_To do_.
Write out all of the data exactly as it appears.

**** Data for the task ****

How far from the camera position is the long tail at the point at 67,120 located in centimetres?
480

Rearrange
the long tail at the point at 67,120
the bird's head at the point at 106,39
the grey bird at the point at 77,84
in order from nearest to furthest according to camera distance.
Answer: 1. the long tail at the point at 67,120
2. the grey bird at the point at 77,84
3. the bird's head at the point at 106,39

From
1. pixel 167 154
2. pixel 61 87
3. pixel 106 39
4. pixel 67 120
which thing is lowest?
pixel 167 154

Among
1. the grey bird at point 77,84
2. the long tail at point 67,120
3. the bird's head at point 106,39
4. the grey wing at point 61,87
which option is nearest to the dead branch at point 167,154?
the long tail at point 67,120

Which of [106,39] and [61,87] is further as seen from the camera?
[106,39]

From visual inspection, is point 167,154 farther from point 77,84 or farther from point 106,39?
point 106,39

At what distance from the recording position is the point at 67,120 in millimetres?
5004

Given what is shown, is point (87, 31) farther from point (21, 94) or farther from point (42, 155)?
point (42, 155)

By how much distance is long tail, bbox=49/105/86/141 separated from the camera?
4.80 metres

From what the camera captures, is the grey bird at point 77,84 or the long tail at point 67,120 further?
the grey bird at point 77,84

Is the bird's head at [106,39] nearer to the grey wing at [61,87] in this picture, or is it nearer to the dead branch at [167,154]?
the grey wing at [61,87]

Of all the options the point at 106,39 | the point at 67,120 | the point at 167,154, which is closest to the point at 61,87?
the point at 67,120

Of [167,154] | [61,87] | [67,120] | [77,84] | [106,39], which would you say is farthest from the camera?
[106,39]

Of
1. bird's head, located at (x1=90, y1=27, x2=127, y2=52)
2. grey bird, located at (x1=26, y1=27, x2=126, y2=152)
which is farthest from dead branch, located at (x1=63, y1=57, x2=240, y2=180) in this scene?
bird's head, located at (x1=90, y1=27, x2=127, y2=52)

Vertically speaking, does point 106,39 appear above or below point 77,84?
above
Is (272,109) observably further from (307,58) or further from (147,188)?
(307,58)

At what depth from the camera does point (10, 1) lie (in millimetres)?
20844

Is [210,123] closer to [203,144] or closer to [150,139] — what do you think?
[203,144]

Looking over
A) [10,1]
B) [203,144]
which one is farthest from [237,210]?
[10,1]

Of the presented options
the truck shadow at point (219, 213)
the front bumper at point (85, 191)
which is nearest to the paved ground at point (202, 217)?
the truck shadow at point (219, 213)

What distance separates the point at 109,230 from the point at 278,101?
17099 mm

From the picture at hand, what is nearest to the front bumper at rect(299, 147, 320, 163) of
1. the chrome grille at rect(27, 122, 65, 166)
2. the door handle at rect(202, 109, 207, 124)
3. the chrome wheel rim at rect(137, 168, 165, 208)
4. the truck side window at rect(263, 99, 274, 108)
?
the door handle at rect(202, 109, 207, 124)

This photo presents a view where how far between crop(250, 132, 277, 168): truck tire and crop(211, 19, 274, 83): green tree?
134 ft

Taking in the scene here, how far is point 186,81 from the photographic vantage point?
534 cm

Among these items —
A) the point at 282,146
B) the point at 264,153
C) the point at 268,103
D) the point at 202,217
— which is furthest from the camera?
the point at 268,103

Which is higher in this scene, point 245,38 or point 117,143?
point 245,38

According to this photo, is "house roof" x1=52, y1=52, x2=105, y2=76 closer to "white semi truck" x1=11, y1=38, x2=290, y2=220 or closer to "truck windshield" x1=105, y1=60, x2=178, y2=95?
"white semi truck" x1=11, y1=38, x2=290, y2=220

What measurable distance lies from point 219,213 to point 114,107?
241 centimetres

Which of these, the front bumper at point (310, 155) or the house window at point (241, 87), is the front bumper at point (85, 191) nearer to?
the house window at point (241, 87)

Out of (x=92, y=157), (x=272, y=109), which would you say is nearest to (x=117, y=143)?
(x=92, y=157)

****

_The answer_.
How far from the camera position is the long tail at the point at 67,120 located in centimetres?
480

Rearrange
the long tail at the point at 67,120
the bird's head at the point at 106,39
the grey bird at the point at 77,84
in order from nearest to furthest according to camera distance.
Answer: 1. the long tail at the point at 67,120
2. the grey bird at the point at 77,84
3. the bird's head at the point at 106,39

From
1. pixel 167 154
2. pixel 61 87
3. pixel 106 39
4. pixel 67 120
which thing is lowest?
pixel 167 154

Among
1. the grey bird at point 77,84
2. the long tail at point 67,120
3. the bird's head at point 106,39
4. the grey wing at point 61,87
which option is nearest to the dead branch at point 167,154?
the long tail at point 67,120

Which of [106,39] and [61,87] is further as seen from the camera?
[106,39]

From visual inspection, is point 167,154 farther from point 77,84 or farther from point 106,39?
point 106,39

At what distance from the recording position is the point at 67,120 in millimetres?
5004

Given what is shown, is point (87, 31) farther from point (21, 94) or farther from point (42, 155)?
point (42, 155)

By how much distance is long tail, bbox=49/105/86/141 separated from the camera?
4.80 metres

From what the camera captures, is the grey bird at point 77,84 or the long tail at point 67,120 further?
the grey bird at point 77,84

Is the bird's head at [106,39] nearer to the grey wing at [61,87] in this picture, or is it nearer to the dead branch at [167,154]?
the grey wing at [61,87]

Of all the options the point at 106,39 | the point at 67,120 | the point at 167,154, which is closest to the point at 61,87?
the point at 67,120

Of [167,154] | [61,87] | [67,120] | [77,84] | [106,39], which would you say is farthest from the camera?
[106,39]

Of
1. bird's head, located at (x1=90, y1=27, x2=127, y2=52)
2. grey bird, located at (x1=26, y1=27, x2=126, y2=152)
which is farthest from dead branch, located at (x1=63, y1=57, x2=240, y2=180) in this scene?
bird's head, located at (x1=90, y1=27, x2=127, y2=52)

Vertically speaking, does point 106,39 appear above or below point 77,84?
above
Is (272,109) observably further from (307,58) or further from (147,188)?
(307,58)

At what depth from the camera does point (10, 1) lie (in millimetres)?
20844

Is [210,123] closer to [203,144] or closer to [150,139] — what do you think?
[203,144]

Looking over
A) [10,1]
B) [203,144]
which one is farthest from [237,210]?
[10,1]

Of the presented options
the truck shadow at point (219, 213)
the front bumper at point (85, 191)
which is nearest to the paved ground at point (202, 217)?
the truck shadow at point (219, 213)

What distance separates the point at 109,230 from the point at 278,101?
17099 mm

From the picture at hand, what is nearest to the front bumper at rect(299, 147, 320, 163) of
1. the chrome grille at rect(27, 122, 65, 166)
2. the door handle at rect(202, 109, 207, 124)
3. the chrome wheel rim at rect(137, 168, 165, 208)
4. the truck side window at rect(263, 99, 274, 108)
?
the door handle at rect(202, 109, 207, 124)

This photo presents a view where how far between crop(250, 132, 277, 168): truck tire and crop(211, 19, 274, 83): green tree?
134 ft

Taking in the scene here, how far is point 186,81 from the photographic vantage point?
534 cm

Among these items —
A) the point at 282,146
B) the point at 264,153
C) the point at 268,103
D) the point at 202,217
— which is furthest from the camera?
the point at 268,103

Which is higher in this scene, point 245,38 or point 117,143?
point 245,38

According to this photo, is "house roof" x1=52, y1=52, x2=105, y2=76 closer to "white semi truck" x1=11, y1=38, x2=290, y2=220 or closer to "truck windshield" x1=105, y1=60, x2=178, y2=95?
"white semi truck" x1=11, y1=38, x2=290, y2=220

What measurable distance lies from point 219,213 to point 114,107?
241 centimetres

Which of these, the front bumper at point (310, 155) or the house window at point (241, 87), is the front bumper at point (85, 191) nearer to?
the house window at point (241, 87)

Out of (x=92, y=157), (x=272, y=109), which would you say is nearest to (x=117, y=143)?
(x=92, y=157)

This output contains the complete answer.